It is noted that the terminology used herein is for the purpose of describing particular embodiments only and is not intended to be limiting of exemplary embodiments according to the invention. As used herein, the singular forms "a", "an", and "the" are intended to include the plural forms as well, and it should be understood that when the terms "comprises" and/or "comprising" are used in this specification, they specify the presence of stated features, steps, operations, devices, components, and/or combinations thereof, unless the context clearly indicates otherwise. It is to be understood that the scope of the invention is not to be limited to the specific embodiments described below; it is also to be understood that the terminology used in the examples is for the purpose of describing particular embodiments only, and is not intended to limit the scope of the present invention.
Currently, the most important CDH production strains in the industry are Venturia crassa and Venturia sanguinea, but the CDH production yield is low, and the extraction and purification process is complicated, so that the construction of more excellent and high-yield CDH production strains by using a genetic engineering means is always the direction of research efforts of researchers. The pichia pastoris has the advantages of clear genetic background, high foreign protein expression level, capability of correctly folding, modifying and processing the protein, capability of performing high-density fermentation and the like, thereby being used as an excellent expression host of the foreign protein.
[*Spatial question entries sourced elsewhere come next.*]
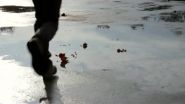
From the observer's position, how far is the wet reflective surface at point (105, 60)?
557cm

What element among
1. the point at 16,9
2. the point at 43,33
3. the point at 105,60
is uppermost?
the point at 43,33

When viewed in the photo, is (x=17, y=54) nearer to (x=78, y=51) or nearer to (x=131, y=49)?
(x=78, y=51)

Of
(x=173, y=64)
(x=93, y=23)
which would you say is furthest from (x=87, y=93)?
(x=93, y=23)

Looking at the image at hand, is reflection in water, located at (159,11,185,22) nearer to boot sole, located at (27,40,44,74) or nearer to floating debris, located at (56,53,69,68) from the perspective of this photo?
floating debris, located at (56,53,69,68)

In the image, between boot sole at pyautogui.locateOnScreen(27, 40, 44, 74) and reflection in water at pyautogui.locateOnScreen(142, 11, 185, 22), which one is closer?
boot sole at pyautogui.locateOnScreen(27, 40, 44, 74)

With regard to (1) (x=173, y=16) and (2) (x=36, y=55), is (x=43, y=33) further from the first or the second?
(1) (x=173, y=16)

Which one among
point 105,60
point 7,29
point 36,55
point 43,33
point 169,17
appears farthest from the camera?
point 169,17

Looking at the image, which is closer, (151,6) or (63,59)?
(63,59)

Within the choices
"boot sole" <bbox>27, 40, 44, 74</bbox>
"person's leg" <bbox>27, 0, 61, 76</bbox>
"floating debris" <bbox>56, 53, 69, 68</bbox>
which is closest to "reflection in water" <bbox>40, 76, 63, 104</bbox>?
"person's leg" <bbox>27, 0, 61, 76</bbox>

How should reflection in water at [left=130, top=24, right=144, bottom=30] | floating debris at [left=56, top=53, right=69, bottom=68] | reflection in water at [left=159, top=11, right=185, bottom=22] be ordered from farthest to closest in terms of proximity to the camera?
reflection in water at [left=159, top=11, right=185, bottom=22]
reflection in water at [left=130, top=24, right=144, bottom=30]
floating debris at [left=56, top=53, right=69, bottom=68]

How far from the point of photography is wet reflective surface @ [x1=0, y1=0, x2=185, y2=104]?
18.3ft

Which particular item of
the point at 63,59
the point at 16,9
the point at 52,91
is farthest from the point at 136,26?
the point at 52,91

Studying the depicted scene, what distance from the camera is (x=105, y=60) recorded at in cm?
760

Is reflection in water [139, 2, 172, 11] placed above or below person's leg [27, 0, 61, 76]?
below
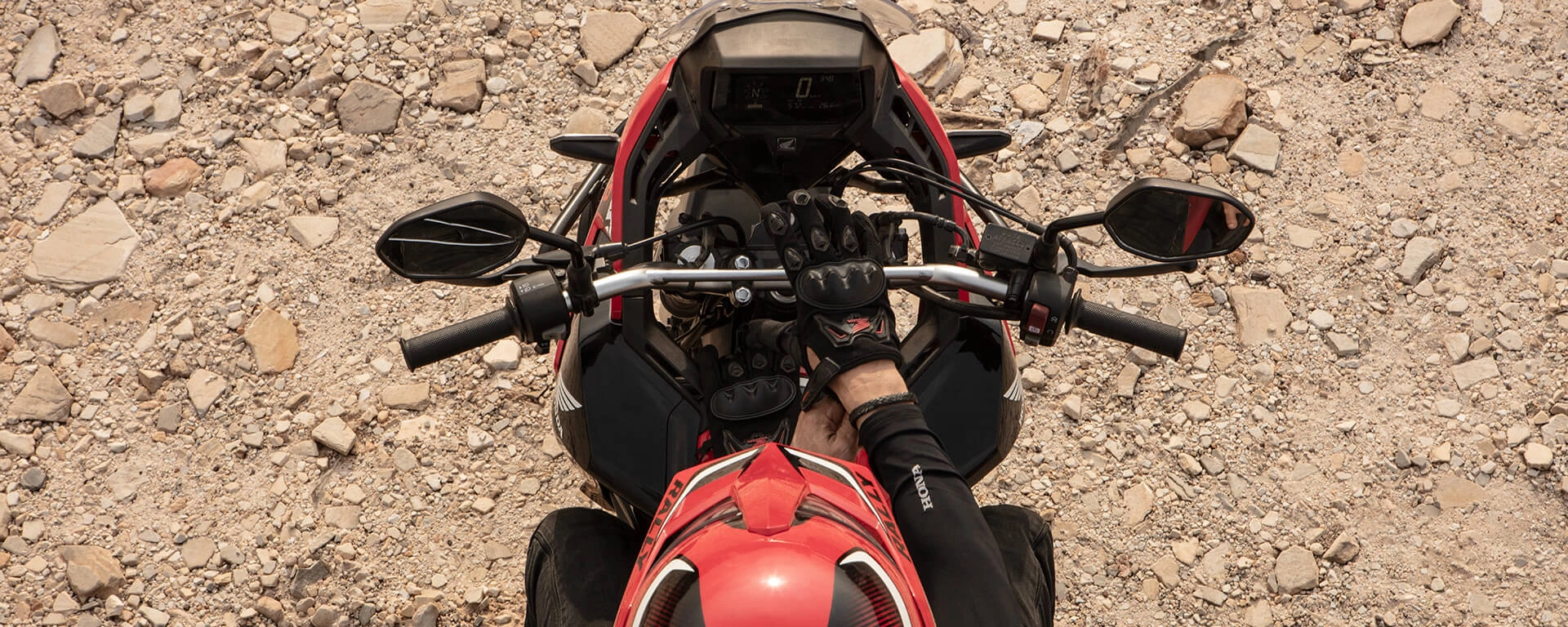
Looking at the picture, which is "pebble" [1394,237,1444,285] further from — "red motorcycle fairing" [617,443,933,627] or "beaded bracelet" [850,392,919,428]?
"red motorcycle fairing" [617,443,933,627]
In view of the above, in one exemplary embodiment of the present invention, there is provided a cellobiose dehydrogenase whose nucleotide sequence encoding the cellobiose dehydrogenase is selected from the group consisting of:
(a) A nucleotide sequence shown as SEQ ID NO. 2; or the like, or a combination thereof,
(b) Has at least 80% (including but not limited to 81%, 82%, 83%, 84%, 85%, 86%, 87%, 88%, 89%, 90%, 91%, 92%, 93%, 94%, 95%, 96%, 97%, 98% and 99%) or more identity to the nucleotide sequence represented by SEQ ID NO.2, and is capable of expressing the cellobiose dehydrogenase in fungi such as Pichia pastoris.
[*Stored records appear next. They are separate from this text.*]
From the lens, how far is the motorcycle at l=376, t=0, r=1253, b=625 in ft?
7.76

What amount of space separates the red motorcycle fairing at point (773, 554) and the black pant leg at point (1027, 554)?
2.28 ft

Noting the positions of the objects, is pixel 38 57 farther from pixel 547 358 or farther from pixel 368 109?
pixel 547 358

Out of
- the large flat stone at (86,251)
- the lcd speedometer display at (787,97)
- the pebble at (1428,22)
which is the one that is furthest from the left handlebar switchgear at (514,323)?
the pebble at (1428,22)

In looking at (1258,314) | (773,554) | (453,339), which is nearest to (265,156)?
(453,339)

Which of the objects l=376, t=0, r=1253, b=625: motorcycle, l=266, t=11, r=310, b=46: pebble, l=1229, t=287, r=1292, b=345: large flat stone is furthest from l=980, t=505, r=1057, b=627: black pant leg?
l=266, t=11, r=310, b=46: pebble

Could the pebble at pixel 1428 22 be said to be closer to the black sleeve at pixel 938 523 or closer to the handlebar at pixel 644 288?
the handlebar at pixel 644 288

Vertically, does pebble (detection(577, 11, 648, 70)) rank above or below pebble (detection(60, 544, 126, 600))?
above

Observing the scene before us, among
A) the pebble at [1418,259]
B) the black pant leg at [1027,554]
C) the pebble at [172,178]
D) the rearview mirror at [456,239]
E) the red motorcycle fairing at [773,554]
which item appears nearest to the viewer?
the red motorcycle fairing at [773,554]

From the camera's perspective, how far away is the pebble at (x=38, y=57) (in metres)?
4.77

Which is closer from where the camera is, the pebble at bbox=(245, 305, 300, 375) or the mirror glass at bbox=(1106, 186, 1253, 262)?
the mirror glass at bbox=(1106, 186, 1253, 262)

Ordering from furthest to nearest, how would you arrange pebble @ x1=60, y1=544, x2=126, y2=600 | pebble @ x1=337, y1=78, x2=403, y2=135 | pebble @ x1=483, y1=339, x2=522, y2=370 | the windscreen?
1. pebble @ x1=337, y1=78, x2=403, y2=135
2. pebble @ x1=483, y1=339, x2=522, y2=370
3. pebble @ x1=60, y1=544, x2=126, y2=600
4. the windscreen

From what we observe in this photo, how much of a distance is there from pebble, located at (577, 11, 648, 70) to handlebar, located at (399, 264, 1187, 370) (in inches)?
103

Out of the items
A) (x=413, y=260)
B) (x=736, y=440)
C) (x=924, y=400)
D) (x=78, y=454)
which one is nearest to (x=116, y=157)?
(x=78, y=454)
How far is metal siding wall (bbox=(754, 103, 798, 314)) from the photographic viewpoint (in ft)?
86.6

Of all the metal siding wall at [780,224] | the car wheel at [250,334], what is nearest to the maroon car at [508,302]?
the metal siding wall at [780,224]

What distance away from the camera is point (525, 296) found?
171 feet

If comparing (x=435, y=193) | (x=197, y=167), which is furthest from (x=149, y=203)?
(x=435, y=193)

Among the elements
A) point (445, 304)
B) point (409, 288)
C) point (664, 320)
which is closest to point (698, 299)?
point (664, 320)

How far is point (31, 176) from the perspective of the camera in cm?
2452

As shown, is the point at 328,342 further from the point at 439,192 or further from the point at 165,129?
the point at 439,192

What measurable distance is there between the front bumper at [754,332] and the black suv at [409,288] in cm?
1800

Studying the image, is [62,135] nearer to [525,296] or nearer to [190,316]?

In another embodiment of the present invention, the cellobiose dehydrogenase is a deglycosylated cellobiose dehydrogenase, and specifically, the deglycosylated cellobiose dehydrogenase is obtained by treating the cellobiose dehydrogenase with α -1, 2-mannosidase and endoglycosidase Hf. The CDH of the original cellobiose dehydrogenase is about 110KDa, the CDH after deglycosylation is about 90KDa, and the glycosylation degree is about 18 percent.
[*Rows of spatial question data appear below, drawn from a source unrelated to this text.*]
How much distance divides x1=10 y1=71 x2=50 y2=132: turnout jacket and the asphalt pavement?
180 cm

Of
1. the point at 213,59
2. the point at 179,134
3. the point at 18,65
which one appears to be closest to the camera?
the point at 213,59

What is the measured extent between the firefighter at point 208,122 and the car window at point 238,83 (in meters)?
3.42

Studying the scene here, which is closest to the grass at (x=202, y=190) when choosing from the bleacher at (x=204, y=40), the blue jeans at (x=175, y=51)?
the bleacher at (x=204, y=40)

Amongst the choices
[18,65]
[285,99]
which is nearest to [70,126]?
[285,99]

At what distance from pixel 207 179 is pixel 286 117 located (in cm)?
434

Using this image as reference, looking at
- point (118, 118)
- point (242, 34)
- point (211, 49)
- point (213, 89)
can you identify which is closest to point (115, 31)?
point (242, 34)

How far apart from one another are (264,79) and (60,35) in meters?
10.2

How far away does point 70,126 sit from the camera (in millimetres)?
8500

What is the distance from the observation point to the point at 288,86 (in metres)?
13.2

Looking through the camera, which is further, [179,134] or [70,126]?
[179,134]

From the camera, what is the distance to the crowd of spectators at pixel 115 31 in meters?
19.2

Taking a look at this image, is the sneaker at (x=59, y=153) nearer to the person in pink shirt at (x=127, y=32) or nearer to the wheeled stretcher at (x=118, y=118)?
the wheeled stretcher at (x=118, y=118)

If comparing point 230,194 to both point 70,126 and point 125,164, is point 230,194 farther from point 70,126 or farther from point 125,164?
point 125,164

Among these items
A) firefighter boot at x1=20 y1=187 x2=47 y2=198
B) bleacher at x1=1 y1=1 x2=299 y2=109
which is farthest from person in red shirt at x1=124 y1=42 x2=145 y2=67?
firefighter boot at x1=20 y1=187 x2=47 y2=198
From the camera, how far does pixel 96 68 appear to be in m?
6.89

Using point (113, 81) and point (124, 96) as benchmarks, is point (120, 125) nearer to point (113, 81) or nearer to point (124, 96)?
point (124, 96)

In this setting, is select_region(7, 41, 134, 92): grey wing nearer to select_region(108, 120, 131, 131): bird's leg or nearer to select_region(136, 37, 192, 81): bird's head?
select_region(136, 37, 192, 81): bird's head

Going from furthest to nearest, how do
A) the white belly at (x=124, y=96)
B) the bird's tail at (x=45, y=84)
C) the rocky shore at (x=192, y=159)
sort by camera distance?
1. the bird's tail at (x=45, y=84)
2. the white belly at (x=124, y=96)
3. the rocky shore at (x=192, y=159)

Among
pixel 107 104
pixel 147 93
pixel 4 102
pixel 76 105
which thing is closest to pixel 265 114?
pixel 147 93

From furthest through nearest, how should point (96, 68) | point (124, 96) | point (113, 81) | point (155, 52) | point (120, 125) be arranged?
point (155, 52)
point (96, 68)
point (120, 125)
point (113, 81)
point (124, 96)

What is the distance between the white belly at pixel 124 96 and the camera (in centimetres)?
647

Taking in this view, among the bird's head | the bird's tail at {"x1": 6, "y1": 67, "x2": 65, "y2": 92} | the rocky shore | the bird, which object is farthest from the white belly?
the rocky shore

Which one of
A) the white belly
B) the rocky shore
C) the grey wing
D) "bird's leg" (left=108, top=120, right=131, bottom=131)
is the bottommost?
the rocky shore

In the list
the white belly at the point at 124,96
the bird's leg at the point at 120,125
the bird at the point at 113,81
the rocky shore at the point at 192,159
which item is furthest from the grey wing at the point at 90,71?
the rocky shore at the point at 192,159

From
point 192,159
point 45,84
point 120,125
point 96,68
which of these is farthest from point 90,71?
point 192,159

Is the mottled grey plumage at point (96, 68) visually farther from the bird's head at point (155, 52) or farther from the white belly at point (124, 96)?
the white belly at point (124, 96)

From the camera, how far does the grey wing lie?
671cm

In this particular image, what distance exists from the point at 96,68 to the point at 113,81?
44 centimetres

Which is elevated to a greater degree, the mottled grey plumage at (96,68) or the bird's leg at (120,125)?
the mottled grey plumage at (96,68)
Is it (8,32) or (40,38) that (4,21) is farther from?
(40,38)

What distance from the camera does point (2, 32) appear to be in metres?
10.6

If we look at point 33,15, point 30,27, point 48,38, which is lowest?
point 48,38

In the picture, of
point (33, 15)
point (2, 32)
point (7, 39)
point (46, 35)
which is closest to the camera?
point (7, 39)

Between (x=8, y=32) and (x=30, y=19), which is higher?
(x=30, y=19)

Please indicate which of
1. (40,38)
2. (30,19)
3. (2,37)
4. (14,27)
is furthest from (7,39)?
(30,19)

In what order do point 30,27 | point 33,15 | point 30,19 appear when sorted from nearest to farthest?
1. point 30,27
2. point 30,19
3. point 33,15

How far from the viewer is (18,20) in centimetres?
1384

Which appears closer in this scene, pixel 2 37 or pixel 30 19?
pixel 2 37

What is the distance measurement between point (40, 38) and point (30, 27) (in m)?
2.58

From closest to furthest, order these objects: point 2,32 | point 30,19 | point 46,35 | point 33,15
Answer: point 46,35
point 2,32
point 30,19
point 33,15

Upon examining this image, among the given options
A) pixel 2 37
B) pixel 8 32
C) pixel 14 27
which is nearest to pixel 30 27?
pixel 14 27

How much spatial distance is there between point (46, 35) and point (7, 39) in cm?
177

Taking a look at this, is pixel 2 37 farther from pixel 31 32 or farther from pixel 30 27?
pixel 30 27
In another embodiment of the present invention, there is provided a recombinant expression vector comprising a nucleotide encoding the cellobiose dehydrogenase as described above.
Specifically, the recombinant expression vector is obtained by operatively linking the nucleotide molecule to an expression vector, wherein the expression vector is any one or more of a viral vector, a plasmid, a phage, a cosmid or an artificial chromosome; in one embodiment of the invention, the expression vector is a plasmid; further, the plasmid is a pPIC9K vector.
In still another embodiment of the present invention, there is provided a host cell comprising the recombinant vector according to the second aspect of the present invention or capable of expressing the cellobiose dehydrogenase as described above.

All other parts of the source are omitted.